Wednesday 4th November 2020 – The Day Parliament Burned Down

The Day Parliament Burned Down

The Burning of the Houses of Parliament c1834-35 - J M W Turner

The Burning of the Houses of Parliament c1834-35
J M W Turner

Image © Tate
Used under Creative Commons Licence

Wednesday 4th November 2020

Caroline Shenton

In the early evening of 16th October 1834, to the horror of bystanders, a huge ball of fire exploded through the roof of the Houses of Parliament, creating a blaze so enormous that it could be seen by the King and Queen at Windsor and from stagecoaches on top of the South Downs.

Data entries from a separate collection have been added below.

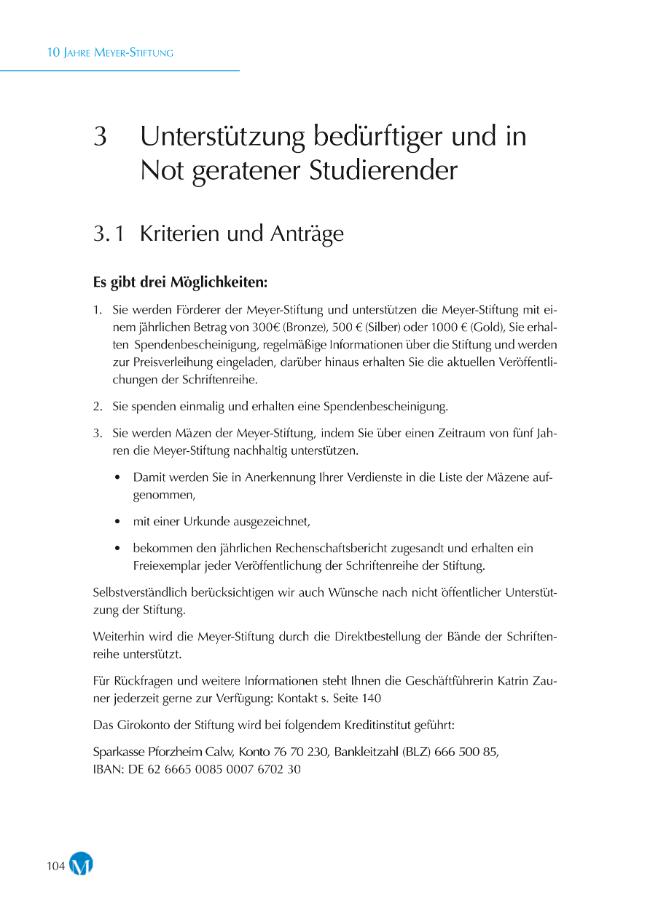 10 Jahre Meyer-Stiftung

3 Unterstützung bedürftiger und in Not geratener Studierender

3.1 Kriterien und Anträge

Es gibt drei Möglichkeiten:

1. Sie werden Förderer der Meyer-Stiftung und unterstützen die Meyer-Stiftung mit einem jährlichen Betrag von 300€ (Bronze), 500 € (Silber) oder 1000 € (Gold), Sie erhalten Spendenbescheinigung, regelmäßige Informationen über die Stiftung und werden zur Preisverleihung eingeladen, darüber hinaus erhalten Sie die aktuellen Veröffentlichungen der Schriftenreihe.

2. Sie spenden einmalig und erhalten eine Spendenbescheinigung.

3. Sie werden Mäzen der Meyer-Stiftung, indem Sie über einen Zeitraum von fünf Jahren die Meyer-Stiftung nachhaltig unterstützen.

• Damit werden Sie in Anerkennung Ihrer Verdienste in die Liste der Mäzene aufgenommen,

• mit einer Urkunde ausgezeichnet,

• bekommen den jährlichen Rechenschaftsbericht zugesandt und erhalten ein Freiexemplar jeder Veröffentlichung der Schriftenreihe der Stiftung.

Selbstverständlich berücksichtigen wir auch Wünsche nach nicht öffentlicher Unterstützung der Stiftung.

Weiterhin wird die Meyer-Stiftung durch die Direktbestellung der Bände der Schriftenreihe unterstützt.

Für Rückfragen und weitere Informationen steht Ihnen die Geschäftführerin Katrin Zauner jederzeit gerne zur Verfügung: Kontakt s. Seite 140

Das Girokonto der Stiftung wird bei folgendem Kreditinstitut geführt:

Sparkasse Pforzheim Calw, Konto 76 70 230, Bankleitzahl (BLZ) 666 500 85,
IBAN: DE 62 6665 0085 0007 6702 30

104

In front of hundreds of thousands of witnesses, the great conflagration destroyed Parliament’s glorious old buildings and their contents. No one who witnessed the disaster would ever forget it.

This lecture will take us through the gripping hour-by-hour story of the fire through contemporary depictions of the disaster by Turner, William Heath and others.

Dr Caroline Shenton is an archivist and historian. She was formerly Director of the Parliamentary Archives in London, and before that a senior archivist at the National Archives.

Her book, The Day Parliament Burned Down, won the Political Book of the Year Award in 2013. Its sequel, Mr Barry’s War, about the rebuilding of the Palace of Westminster, was a Book of the Year in 2016 for The Daily Telegraph and BBC History Magazine.

This lecture was streamed online on Wednesday 4th November 2020 at 11:00am.